Bioactivity-guided genome mining reveals the lomaiviticin biosynthetic gene cluster in Salinispora tropica

Abstract

The use of genome sequences has become routine in guiding the discovery and identification of microbial natural products and their biosynthetic pathways. In silico prediction of molecular features, such as metabolic building blocks, physico-chemical properties or biological functions, from orphan gene clusters has opened up the characterization of many new chemo- and genotypes in genome mining approaches. Here, we guided our genome mining of two predicted enediyne pathways in Salinispora tropica CNB-440 by a DNA interference bioassay to isolate DNA-targeting enediyne polyketides. An organic extract of S. tropica showed DNA-interference activity that surprisingly was not abolished in genetic mutants of the targeted enediyne pathways, ST_pks1 and spo. Instead we showed that the product of the orphan type II polyketide synthase pathway, ST_pks2, is solely responsible for the DNA-interfering activity of the parent strain. Subsequent comparative metabolic profiling revealed the lomaiviticins, glycosylated diazofluorene polyketides, as the ST_pks2 products.

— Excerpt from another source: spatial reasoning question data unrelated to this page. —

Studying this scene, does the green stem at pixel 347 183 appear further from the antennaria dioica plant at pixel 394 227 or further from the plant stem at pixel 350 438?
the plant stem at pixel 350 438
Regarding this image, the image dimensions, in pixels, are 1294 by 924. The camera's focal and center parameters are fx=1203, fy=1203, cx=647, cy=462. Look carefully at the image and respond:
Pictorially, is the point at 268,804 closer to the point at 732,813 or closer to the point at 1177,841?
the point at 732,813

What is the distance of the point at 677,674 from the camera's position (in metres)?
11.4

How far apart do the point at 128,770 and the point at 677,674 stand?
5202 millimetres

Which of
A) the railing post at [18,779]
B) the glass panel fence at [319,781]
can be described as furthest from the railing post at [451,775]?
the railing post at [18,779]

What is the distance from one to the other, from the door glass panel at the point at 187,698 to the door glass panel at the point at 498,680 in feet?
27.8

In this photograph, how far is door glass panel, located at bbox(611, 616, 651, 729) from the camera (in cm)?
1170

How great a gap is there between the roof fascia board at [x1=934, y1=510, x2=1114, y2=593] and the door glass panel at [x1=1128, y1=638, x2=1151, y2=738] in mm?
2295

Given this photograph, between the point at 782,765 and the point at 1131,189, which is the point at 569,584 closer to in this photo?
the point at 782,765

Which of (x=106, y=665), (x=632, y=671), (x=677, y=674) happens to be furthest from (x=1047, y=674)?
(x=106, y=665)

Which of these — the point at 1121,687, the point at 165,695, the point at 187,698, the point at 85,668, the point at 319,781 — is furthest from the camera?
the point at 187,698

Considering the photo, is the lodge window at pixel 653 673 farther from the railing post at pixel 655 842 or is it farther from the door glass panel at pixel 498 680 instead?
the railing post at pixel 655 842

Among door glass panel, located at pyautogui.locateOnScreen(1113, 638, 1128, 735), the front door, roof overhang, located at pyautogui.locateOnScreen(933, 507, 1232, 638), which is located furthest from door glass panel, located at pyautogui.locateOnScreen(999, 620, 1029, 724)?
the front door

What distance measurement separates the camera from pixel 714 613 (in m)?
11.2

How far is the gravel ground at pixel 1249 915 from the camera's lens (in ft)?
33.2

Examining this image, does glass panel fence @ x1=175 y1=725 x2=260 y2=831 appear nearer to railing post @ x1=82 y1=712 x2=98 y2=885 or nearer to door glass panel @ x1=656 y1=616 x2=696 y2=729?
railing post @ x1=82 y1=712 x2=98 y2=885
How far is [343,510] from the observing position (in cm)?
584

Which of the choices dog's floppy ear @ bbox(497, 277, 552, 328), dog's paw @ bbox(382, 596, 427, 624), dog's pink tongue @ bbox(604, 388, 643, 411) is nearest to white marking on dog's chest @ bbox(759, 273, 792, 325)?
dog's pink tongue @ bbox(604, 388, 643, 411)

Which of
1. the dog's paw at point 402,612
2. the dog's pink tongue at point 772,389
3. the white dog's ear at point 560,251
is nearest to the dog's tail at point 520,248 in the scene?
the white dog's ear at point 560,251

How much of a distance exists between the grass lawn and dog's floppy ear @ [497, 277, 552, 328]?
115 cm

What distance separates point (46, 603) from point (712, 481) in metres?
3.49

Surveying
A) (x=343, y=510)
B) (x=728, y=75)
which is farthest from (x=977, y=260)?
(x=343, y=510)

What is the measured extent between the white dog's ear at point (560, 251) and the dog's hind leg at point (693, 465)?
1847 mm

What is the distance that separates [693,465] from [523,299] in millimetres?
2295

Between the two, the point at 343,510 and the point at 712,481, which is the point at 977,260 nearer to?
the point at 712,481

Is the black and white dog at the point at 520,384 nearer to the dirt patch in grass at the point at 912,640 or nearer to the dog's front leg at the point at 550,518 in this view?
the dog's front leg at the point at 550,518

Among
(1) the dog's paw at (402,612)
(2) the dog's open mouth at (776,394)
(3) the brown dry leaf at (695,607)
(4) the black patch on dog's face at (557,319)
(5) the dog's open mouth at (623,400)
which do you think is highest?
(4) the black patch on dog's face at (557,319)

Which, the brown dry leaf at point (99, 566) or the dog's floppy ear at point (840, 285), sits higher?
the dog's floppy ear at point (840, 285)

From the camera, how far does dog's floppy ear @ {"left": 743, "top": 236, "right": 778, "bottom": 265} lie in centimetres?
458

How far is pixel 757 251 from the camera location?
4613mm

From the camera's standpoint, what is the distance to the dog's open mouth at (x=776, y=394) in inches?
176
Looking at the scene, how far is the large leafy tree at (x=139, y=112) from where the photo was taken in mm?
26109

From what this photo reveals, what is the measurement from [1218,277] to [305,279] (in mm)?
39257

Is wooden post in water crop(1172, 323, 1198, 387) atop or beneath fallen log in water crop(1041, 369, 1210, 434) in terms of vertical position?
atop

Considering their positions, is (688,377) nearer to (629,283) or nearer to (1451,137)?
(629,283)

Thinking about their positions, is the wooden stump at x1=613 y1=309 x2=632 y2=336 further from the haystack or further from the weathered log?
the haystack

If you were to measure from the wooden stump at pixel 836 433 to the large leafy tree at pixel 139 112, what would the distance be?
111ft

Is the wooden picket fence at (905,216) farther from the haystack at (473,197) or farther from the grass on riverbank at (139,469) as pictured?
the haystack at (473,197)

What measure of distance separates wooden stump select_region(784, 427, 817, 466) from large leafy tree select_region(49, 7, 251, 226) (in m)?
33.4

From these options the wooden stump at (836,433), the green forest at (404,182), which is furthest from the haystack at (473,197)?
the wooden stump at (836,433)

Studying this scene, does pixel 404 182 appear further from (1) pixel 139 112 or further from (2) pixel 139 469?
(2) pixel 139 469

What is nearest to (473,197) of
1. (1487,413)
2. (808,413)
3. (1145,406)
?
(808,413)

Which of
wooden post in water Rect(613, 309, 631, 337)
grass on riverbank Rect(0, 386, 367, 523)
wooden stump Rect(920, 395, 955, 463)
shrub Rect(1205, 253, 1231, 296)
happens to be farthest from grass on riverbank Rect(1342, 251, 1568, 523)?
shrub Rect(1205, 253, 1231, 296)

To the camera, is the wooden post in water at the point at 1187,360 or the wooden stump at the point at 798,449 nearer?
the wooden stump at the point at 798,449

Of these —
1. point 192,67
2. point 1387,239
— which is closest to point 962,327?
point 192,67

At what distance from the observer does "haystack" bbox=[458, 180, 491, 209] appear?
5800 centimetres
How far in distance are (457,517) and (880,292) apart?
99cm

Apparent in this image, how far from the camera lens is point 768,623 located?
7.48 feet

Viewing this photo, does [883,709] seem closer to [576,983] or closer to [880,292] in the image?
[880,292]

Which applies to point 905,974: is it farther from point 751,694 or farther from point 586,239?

This study marks the first report of the 59 open reading frame lomaiviticin gene cluster (lom) and supports the biochemical logic of their dimeric construction through a pathway related to the kinamycin monomer.

Figure 1

Candidate DNA-targeting genotypes based on genome mining of Salinispora tropica CNB-440. A) Representative 10-membered enediyene, dynemicin A, and predicted enediyne precursor of sporolides A/B. Red –enediyne scaffold. B) ST_pks1 gene cluster with predicted 10-membered enediyne polyketide biosynthetic machinery. C) spo (sporolide A/B) gene cluster with a predicted 9-membered enediyne biosynthetic machinery. D) ST_pks2 gene cluster with a predicted glycosylated anthracycline product.

Figure 2

Identification of the ST_pks2 (lom) gene cluster product, lomaiviticin C, from extracts of wild type Salinispora tropica by LCMS-based comparative metabolic profiling. A) Comparative metabolic profiling identified a compound at 670.27 m/z with abolished production in the ST_pks2 mutant (shown by corresponding base peak chromatogram (BPC)). B) MS spectrum of the ST_pks2 product. C) MS/MS spectrum of the ST_pks2 product showed deoxysugar-specific fragments (red) indicating a glycosylated natural product. D) The identified ST_pks2 product is lomaiviticin C.